__Instruction__
Pick up the forum thread about Nintendo games the posters plan to buy, and continue it from the last sentence of its final post.

__Extract provided__
======

Hyrule Warriors for 3ds
That paper mario thing announced yesterday at E3


----------



## ShinyYoshi (Jun 17, 2015)

Possibly:
Super Mario Maker
Mario & Luigi: Paper Jam
Animal Crossing: Happy Home Designer
K.K. Slider Amiibo

Definitely want:
Legend of Zelda U
Earthbound Beginnings
Yarn Yoshi amiibo

I've also been kind of going back and buying games I skipped over when they were popular. Like right now, I'm ordering Legend of Zelda Twilight Princess and Wind Waker. I'm also possibly looking into getting the first 2 Pikmin and then getting Pikmin 3. 

Also, if Nintendo sticks to their claims and makes a Harvest Moon game for WiiU and actually goes back to the styles of the early games (like the 64) I'll definitely throw my money at them.


----------



## Dustmop (Jun 17, 2015)

Going back a gen here, too. Never had a Wii and never used my DS, so my Wii U and 3DS are seeing a lot of use with older games as well. Still buying them for my Wii U and 3DS, though. 

*Definitely:*
Fatal Frame: Maiden of Black Water
Star Fox Zero
Legend of Zelda U
Yoshi's Woolly World
The Wonderful 101
Captain Toad

LoZ: Skyward Sword
Super Paper Mario
No More Heroes 1 & 2
Pandora's Tower
The Last Story


*Maybe:*
Splatoon
Mario Kart 8
Pokemon Super Mystery Dungeon
Mario & Luigi: Paper Jam
Mario & Luigi: Dream Team
Animal Crossing: Amiibo Festival (with an Isabelle Amiibo)
Xenoblade Chronicles X


Fire Emblem Fates
Animal Crossing: Happy Home Designer
Xenoblade Chronicles 3DS -- the only wall stopping me with these is the New 3DS XL. Dunno if I'm ready to upgrade yet.




Monkey D Luffy said:


> I thinky you be rich. You have like 2 of everytin D:



Don't have to be rich to be good with finances. :v

Even on my poopy income, I can easily budget for most of the games I want, too.
I only got my Wii U a few months ago, but it's got 3 pro controllers, a wii mote + nunchuck for Wii games, 10 new physical games (4 Wii, 6 Wii U), and at least a dozen VC/digital games (NES-Wii). Added 8 new 3DS games to my collection since then, as well as about 300 PC games.

======

__Material supplied__
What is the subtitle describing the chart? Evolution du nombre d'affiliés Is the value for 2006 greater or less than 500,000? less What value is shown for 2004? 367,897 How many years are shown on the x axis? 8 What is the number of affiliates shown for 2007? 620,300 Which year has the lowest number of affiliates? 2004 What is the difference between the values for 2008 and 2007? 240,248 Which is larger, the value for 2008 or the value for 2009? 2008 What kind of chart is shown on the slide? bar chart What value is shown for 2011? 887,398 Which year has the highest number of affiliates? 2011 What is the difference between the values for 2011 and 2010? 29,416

======

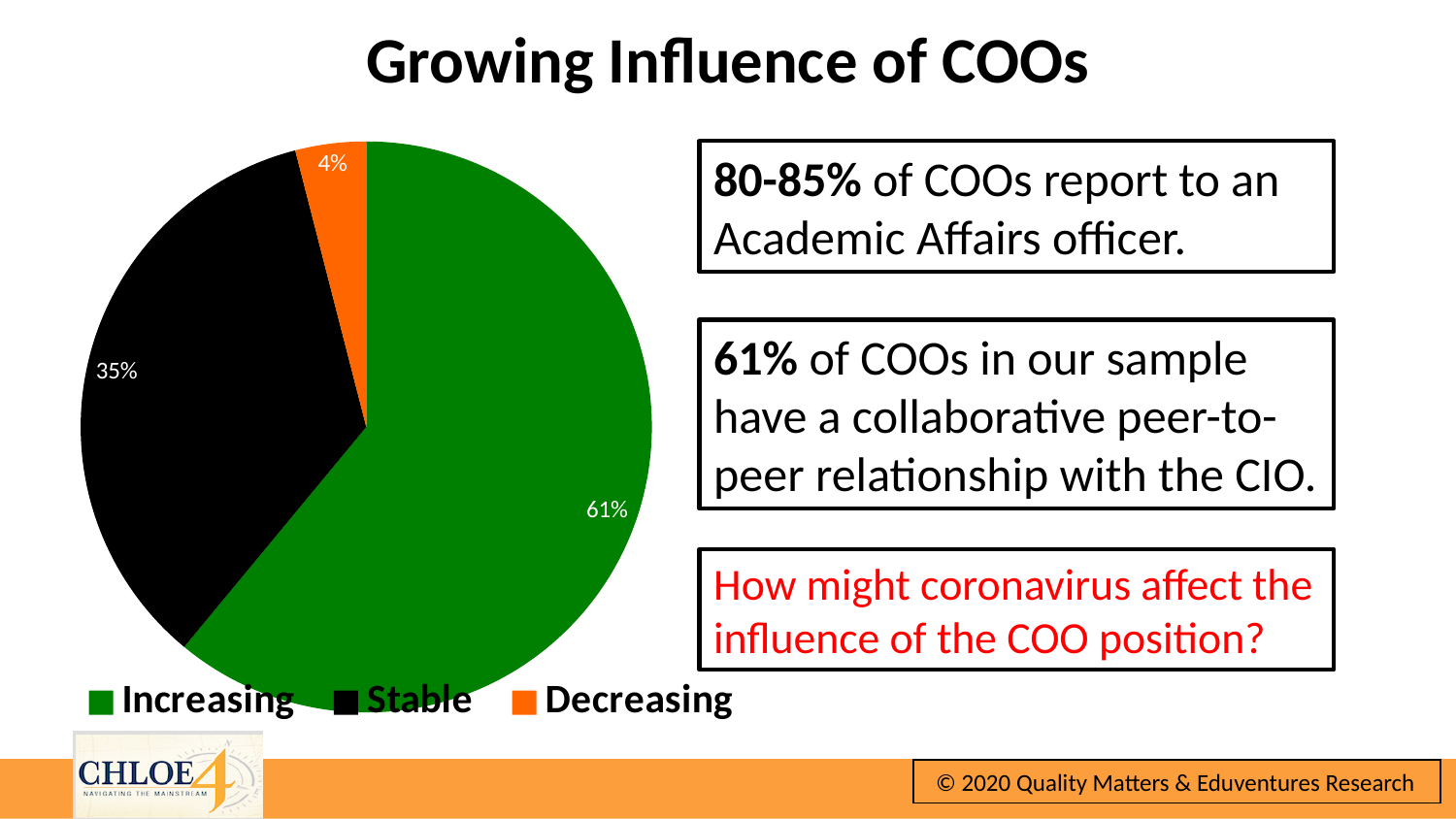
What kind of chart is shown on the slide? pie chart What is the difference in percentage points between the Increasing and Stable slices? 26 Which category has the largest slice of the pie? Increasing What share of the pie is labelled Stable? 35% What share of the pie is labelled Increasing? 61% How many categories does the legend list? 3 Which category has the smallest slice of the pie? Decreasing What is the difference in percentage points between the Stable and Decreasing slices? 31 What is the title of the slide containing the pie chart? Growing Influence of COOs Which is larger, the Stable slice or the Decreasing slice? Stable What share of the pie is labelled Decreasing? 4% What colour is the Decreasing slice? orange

======

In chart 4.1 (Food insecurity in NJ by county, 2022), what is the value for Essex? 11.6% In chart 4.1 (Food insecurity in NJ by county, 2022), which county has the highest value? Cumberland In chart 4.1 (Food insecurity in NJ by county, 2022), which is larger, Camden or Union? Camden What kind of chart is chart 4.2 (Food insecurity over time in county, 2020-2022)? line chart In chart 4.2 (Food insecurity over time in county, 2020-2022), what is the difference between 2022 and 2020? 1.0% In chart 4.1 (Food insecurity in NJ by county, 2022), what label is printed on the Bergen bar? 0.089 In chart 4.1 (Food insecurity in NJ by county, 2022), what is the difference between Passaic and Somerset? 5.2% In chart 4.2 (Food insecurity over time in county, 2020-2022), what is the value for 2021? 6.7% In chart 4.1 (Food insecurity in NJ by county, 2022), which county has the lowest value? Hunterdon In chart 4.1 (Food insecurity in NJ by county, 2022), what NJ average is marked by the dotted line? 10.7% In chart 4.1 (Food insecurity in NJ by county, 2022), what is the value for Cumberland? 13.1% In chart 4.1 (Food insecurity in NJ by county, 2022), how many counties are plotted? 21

======

__Answer to this problem__
Gaming is an expensive hobby, but when it's pretty much your only hobby, you can easily set aside the time and money for it.


----------



## RosieThePeppyCat (Jun 17, 2015)

Here's mine!! Btw I only have a 3DS so that's why no Wii U games

-Animal Crossing Happy Home Designer
-Animal Crossing Happy Home Designer Cards (Aiming for all of them!!)
-Isabelle Amiibo
-K.K. Slider Amiibo
-Mabel Amiibo
-Tom Nook Amiibo
-Villager Amiibo (If I can ever find him for cheap)
-Mario and Luigi Paper Jam
-Super Pokemon Mystery Dungeon
-Zelda Triforce Heroes
-Zelda Hyrule Warriors 3DS
-Mario and Luigi Dream Team
-Paper Mario Sticker Star
-New 3DS XL (Blue)


----------



## Midoriya (Jun 17, 2015)

Too many things to name


----------



## JCnator (Jun 17, 2015)

Here's my shopping as of June 17th 2015:


*Definitely getting!*


Super Mario Maker
Star Fox Zero
The Legend of Zelda: Tri Force Heroes
Yoshi's Woolly World
8-bit Classic Mario amiibo
A few Animal Crossing amiibo figures that I could possibly find at my stores



*Considering getting...*


Bayonetta 2
Animal Crossing: Happy Home Designer
Xenoblade Chronicles X
Fire Emblem Fates
Mario & Luigi: Paper Jam


----------



## Ramza (Jun 17, 2015)

I NEED those Mr. Game & Watch and R.O.B. amiibos.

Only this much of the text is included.